--- MATERIAL PROVIDED Enclosed Below ---

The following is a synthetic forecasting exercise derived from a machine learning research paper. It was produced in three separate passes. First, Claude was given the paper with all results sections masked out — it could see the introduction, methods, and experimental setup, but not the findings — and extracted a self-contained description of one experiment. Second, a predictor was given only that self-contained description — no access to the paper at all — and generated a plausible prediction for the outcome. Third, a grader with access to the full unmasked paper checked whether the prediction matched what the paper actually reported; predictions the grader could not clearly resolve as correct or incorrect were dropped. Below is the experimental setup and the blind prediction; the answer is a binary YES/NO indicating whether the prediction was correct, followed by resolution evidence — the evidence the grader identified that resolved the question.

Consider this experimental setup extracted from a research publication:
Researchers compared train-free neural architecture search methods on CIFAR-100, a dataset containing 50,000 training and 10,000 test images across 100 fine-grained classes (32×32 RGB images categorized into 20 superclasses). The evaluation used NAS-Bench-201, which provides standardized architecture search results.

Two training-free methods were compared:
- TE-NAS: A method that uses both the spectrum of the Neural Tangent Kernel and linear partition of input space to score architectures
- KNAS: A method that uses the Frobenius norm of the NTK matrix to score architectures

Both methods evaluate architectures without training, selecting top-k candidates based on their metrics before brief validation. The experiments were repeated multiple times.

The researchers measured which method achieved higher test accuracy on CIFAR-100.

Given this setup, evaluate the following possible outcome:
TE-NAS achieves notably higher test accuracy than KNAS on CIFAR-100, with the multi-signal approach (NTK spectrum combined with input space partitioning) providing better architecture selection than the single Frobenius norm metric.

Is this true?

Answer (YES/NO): NO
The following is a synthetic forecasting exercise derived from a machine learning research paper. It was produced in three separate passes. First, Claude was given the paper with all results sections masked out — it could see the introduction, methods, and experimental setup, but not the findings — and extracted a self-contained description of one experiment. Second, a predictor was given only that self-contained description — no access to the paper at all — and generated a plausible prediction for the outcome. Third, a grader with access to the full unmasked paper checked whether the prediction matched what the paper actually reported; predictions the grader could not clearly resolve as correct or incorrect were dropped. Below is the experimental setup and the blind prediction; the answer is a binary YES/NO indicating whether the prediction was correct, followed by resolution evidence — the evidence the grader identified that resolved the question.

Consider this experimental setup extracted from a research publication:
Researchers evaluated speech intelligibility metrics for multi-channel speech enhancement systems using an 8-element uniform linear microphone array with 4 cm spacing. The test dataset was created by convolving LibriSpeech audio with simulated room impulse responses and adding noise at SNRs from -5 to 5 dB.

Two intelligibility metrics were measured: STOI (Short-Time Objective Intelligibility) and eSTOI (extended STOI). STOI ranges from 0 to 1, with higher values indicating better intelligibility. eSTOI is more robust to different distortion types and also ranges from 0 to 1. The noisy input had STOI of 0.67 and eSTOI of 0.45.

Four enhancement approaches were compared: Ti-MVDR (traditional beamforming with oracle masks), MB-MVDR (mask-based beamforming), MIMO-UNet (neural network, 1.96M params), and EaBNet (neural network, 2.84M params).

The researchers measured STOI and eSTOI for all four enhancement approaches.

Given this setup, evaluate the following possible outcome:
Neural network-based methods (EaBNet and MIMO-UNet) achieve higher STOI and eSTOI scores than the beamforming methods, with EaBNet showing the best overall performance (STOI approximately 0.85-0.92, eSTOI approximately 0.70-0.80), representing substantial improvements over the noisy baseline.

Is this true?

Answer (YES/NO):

--- End of Enclosed MATERIAL PROVIDED ---

INSTRUCTIONS TO FOLLOW ▸ Looking over the records, find each line with the word "uses" and copy it.

COMPLETED TASK ▸
- TE-NAS: A method that uses both the spectrum of the Neural Tangent Kernel and linear partition of input space to score architectures
- KNAS: A method that uses the Frobenius norm of the NTK matrix to score architectures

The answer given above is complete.